→ **What to produce**
Carry on the email thread about regenerating SSH host keys after cloning, starting right after its last sentence.

Here's how it works:

The SSH package's startup script, (/etc/rc.d/init.d/sshd on Red Hat),
runs the following:

KEYGEN=/usr/bin/ssh-keygen
RSA_KEY=/etc/ssh/ssh_host_rsa_key
...

       if [ ! -s $RSA_KEY ]; then
               echo -n $"Generating SSH2 RSA host key: "
               if $KEYGEN -q -t rsa -f $RSA_KEY -C '' -N ''
>&/dev/null; then
...

So, if /etc/ssh/ssh_host_rsa_key doesn't exist, the instance will
rebuild the RSA key.

The easiest way is to just remove /etc/ssh/ssh_host_rsa_key before you
do your cloning.

- Alex



Post, Mark K wrote:

Yes, that would be a problem.  What you should do is delete the ssh key
files after the cloning has been done.  The first startup of the daemon
should generate new key files.

→ **Dataset excerpt**
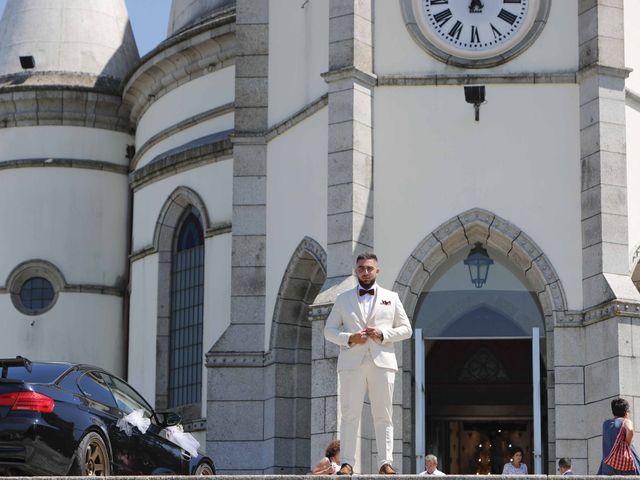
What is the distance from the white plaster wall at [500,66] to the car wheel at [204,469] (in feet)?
30.0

→ **Response for this exercise**
Mark Post

-----Original Message-----
From: Aria Bamdad [mailto:[EMAIL PROTECTED]
Sent: Wednesday, March 05, 2003 1:53 PM
To: [EMAIL PROTECTED]
Subject: SSH key and cloning linux images


Hi,


During a fresh linux install, the installation program seems to generate
a key for SSH and perhaps other applications.  If I use this install and
to clone multiple linux images, how do I or do I need to re-generate this
key?  It seems to me that if I don't, then they cloned systems would all
have the same key.  Is this a problem?

Thanks.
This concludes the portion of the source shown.